Önümüzdeki günler veya haftalarda, durumun ne olduğunu hep birlikte göreceğiz.
Öyle sanıyorum ki;
Başbakan Tayyip Erdoğan, bu gezi esnasında, gerek Mısır’da, gerek Tunus ve Libya’da, “irili-ufaklı bütün partilerin liderleri”yle görüşerek, hem onların nabzını tuttu, hem de onlara “ağabey nasihatı” verdi... Dilerim, verdiği “taktik”lere uyarlar da, ayaklarına gelen fırsatı geri tepmezler.
DİNÎ LİDERLERLE GÖRÜŞME
Erdoğan, sadece “siyasî lider”lerle değil, “dinî cemaat liderleri”yle de görüştü...
“Kıptî”lerin dini liderinin Erdoğan’a hitaben söylediği şu söz, hayli ilginç;
“İsrail’e karşı sergilediğiniz tavırlardan dolayı sizi yürekten kutluyorum.”
Bir ilginçlik daha:
El Ezher Şeyhi, Erdoğan’ı “kabul” etti... Dikkat edin; Erdoğan’la “görüştü” değil, “kabul etti!”
Çünkü efendim;
El Ezher Şeyhi’nin, “devlet protokolü”ndeki sırası, “Devlet Başkanı” ve “Başbakan” arasında bir yerde... Bir anlamda, bizdeki “Meclis Başkanı” gibi bir şey...

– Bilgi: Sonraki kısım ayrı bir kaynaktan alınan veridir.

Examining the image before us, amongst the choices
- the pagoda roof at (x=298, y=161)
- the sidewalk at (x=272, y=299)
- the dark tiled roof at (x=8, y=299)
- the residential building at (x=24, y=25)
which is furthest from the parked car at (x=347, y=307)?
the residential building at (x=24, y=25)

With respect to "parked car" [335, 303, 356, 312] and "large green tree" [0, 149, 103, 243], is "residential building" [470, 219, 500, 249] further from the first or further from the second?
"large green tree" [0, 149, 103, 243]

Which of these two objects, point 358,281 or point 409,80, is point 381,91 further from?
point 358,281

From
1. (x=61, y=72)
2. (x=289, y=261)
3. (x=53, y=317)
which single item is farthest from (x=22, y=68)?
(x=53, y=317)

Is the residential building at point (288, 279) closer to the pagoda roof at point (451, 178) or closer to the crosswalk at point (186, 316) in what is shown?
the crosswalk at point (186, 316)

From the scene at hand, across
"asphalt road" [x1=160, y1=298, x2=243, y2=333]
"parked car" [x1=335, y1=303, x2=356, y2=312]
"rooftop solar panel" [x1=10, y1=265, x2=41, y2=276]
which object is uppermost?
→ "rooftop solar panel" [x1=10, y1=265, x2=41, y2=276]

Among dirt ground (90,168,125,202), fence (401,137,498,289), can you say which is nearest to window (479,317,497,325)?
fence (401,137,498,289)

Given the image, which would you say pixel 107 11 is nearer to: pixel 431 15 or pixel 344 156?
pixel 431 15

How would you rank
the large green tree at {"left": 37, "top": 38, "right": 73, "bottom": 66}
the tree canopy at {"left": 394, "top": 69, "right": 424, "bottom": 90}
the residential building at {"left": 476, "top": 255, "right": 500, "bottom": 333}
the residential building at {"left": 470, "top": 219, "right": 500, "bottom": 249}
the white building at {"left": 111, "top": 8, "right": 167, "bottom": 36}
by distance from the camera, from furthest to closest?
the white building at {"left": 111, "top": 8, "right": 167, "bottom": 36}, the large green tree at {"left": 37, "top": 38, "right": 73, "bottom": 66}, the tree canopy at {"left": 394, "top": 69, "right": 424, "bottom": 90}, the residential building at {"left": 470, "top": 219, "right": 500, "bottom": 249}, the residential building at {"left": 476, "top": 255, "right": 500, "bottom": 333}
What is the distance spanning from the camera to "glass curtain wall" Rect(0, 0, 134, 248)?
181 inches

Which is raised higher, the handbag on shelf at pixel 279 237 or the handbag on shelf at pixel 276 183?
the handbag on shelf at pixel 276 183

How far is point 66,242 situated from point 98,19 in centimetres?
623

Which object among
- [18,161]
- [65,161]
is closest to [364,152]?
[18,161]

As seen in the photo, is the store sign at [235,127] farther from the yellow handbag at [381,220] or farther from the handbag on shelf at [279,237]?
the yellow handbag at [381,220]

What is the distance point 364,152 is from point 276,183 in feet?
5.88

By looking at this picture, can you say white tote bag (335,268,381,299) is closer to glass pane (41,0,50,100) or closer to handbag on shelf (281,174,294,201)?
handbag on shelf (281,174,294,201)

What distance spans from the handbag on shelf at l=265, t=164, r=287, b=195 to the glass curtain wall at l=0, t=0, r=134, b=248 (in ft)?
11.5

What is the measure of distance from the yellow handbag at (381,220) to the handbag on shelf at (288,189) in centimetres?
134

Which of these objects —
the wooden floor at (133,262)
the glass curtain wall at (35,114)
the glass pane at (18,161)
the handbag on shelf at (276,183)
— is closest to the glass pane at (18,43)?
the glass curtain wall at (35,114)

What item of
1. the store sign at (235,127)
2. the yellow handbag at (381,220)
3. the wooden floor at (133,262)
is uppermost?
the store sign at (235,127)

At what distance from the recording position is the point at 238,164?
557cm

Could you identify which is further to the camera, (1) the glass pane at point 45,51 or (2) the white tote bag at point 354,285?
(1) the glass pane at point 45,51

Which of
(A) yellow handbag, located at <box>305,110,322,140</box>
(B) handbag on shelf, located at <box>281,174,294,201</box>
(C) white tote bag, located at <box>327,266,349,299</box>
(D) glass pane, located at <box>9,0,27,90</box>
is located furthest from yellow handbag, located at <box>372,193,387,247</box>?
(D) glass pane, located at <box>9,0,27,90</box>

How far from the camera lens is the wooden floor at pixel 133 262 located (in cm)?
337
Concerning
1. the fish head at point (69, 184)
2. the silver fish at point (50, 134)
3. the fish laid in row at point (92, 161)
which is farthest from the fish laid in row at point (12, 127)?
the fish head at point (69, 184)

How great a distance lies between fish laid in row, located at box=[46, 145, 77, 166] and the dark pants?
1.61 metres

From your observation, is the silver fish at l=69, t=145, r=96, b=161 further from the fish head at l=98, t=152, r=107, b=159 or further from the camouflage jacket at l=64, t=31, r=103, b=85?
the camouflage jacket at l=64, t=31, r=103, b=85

Yunanistan’da da, Başpiskopos’un protokoldeki yeri, “4. sıra” imiş, iyi mi?..
Biz ise, hâlâ Diyanet İşleri Başkanı’nın yerini tartışıyoruz... “9. sıra” mı olsun, “daha geride” bir yer mi?..
El Ezher’de, şu anda “100 bin öğrenci” öğrenim görüyormuş... El Ezher; önce “Fatımiler”in yönetiminde imiş, sonra “Eyyubiler”in hakimiyetine geçmiş... Yani, “Şii hakimiyeti”nden çıkmış...
Uzun lâfın kısası;
Mısır, bütün “sancı”larına rağmen, yine de gelecek vaad ediyor... Çünkü, “devrim”in içinde “gençler” ve “kadınlar” var... Kadınların içinde olduğu bir hareketin, geri dönebileceğine ihtimal vermiyorum... Mısır’da da böyle, Tunus ve Libya’da da...
MEHMED AKİF’E DUA
Mısır’a gitmişken, Kahire’nin tarihî çarşısı Han Halili’yi görmemek olmazdı...
Gittik ve bu tarihî çarşıda hem alışveriş yaptık, hem de çarşı içindeki bir kahvehanede çay içtik...
Erhan’dan öğrendik ki;
Merhum Mehmed Akif Ersoy da, sık sık buraya uğrar ve çay içermiş... Bu vesileyle hem merhum Akif’i andık, hem de ruhuna “Fatiha”lar gönderdik.
Ertesi gün gittiğimiz Keops, Kefren ve Mikerinos piramitlerinde ise, tam bir hayal kırıklığı yaşadık.
“Bu muydu” dedik, “Dünya harikası denilen piramitler bunlar mıydı?”
Hani, 1970’li yıllarda, Erick Von Daniken adlı bir adam “Tanrının Arabaları” adlı kitabında, bu piramitlerin “uzaylılar” tarafından yapıldığını söylüyordu ya; Yiğit Bulut isyan etti;
“Bu taş yığınını uzaylılar yapmış olamaz... Uzaylılar yapsa; taş değil, titanyum kullanırlardı.”
Gülüştük...
TUNUS’A ÖZGÜRLÜK GELMİŞ
Kahire’den sonra geldiğimiz Tunus, son derece “modern” geldi bize... Gerek şehrin temizliği, gerek insanların kılık-kıyafetiyle, son derece modern bir şehir.
“İnsanlar” dedim de,;
Diktatör Zeynel Abidin bin Ali döneminde, “bir tek başörtülünün bile sokakta gezemediği”, gezenlerin gözaltına alınıp “taciz” ve “işkence”ye maruz kaldığı Tunus’ta, şu anda 2-3 kadından biri “başörtülü” ve sokaklarda özgürce dolaşıyorlar...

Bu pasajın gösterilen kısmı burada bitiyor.